── Document passage

The plan is to explore these run distributions for a while before the chapter on sampling and resampling that transitions us back into averages, THEN we'll do situational influences on those averages.

Spoeank
Jul 16, 2003

That's a nice set of 11 dynasty points there, it would be a shame if 3 rings were to happen with it

Forever_Peace posted:

We are going to dive into situational factors so hard you'll need scuba gear.

The plan is to explore these run distributions for a while before the chapter on sampling and resampling that transitions us back into averages, THEN we'll do situational influences on those averages.

That was going to be my question: runs on 4th and 1, runs within the 5 yard line, etc. etc.

Also how many of these runs are "successful?" How many are runs on 3rd & 15=0 that go for 6 or 7 because the defense played back? Great read though. Are you going to put this stuff on a real website? I would like to be able to reference it in my writing and I don't think "Something Awful Dot Com Forums Poster Forever_Peace found..."

Forever_Peace
May 7, 2007

Shoe do do do do do do do
Shoe do do do do do do yeah
Shoe do do do do do do do
Shoe do do do do do do yeah

Spoeank posted:

That was going to be my question: runs on 4th and 1, runs within the 5 yard line, etc. etc.

Also how many of these runs are "successful?" How many are runs on 3rd & 15=0 that go for 6 or 7 because the defense played back? Great read though. Are you going to put this stuff on a real website? I would like to be able to reference it in my writing and I don't think "Something Awful Dot Com Forums Poster Forever_Peace found..."

I can give ya'll a sneak peak: the single biggest influence on expected yardage is whether or not line of scrimmage is within 10 yards of goal. The compressed field and goal-line defenses really wreak havoc, above and beyond the removal of possible big runs. A smaller version of this run-defense effect happens on third down: the closer the line of scrimmage is to the first down marker, the harder it is to gain yardage. Conversely, the farther the team is from the first down marker (on a 3rd down), the more yardage they tend to gain, probably for exactly the reasons you speculated.

As for the website, no I have no plans at the moment. If somebody would like to host this stuff (once it starts coming out), just toss me a pm.

I WILL, however, be posting all of my code on GitHub with a public license. And the interactive apps will be hosted on GitHub as well - anybody who wants to will be able to run them for free.

SurgicalOntologist
Jun 17, 2004

Hi fellow football nerds.

Totally hypothetical question. Let's say you had 24 hours access to NFL next gen stats data, and had to develop and pitch an idea for how to use that data. What would you try?

────

Goals:
**1)** According to the football forum thread, what is the single biggest influence on expected yardage?
**2)** Print the stretch of the football forum thread from "SurgicalOntologist" through "would you try?".

── Information shown

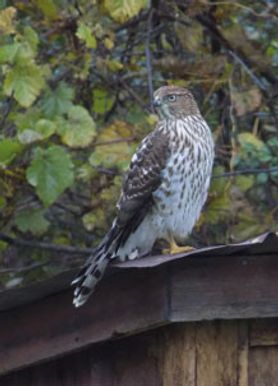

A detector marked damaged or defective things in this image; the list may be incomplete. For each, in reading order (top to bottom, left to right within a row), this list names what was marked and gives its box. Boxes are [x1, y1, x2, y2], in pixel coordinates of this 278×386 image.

rusty metal roof [0, 231, 276, 312]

────

Answers to the exercises:
**1)** Whether the line of scrimmage is within 10 yards of the goal.

**2)**
SurgicalOntologist
Jun 17, 2004

Hi fellow football nerds.

Totally hypothetical question. Let's say you had 24 hours access to NFL next gen stats data, and had to develop and pitch an idea for how to use that data. What would you try?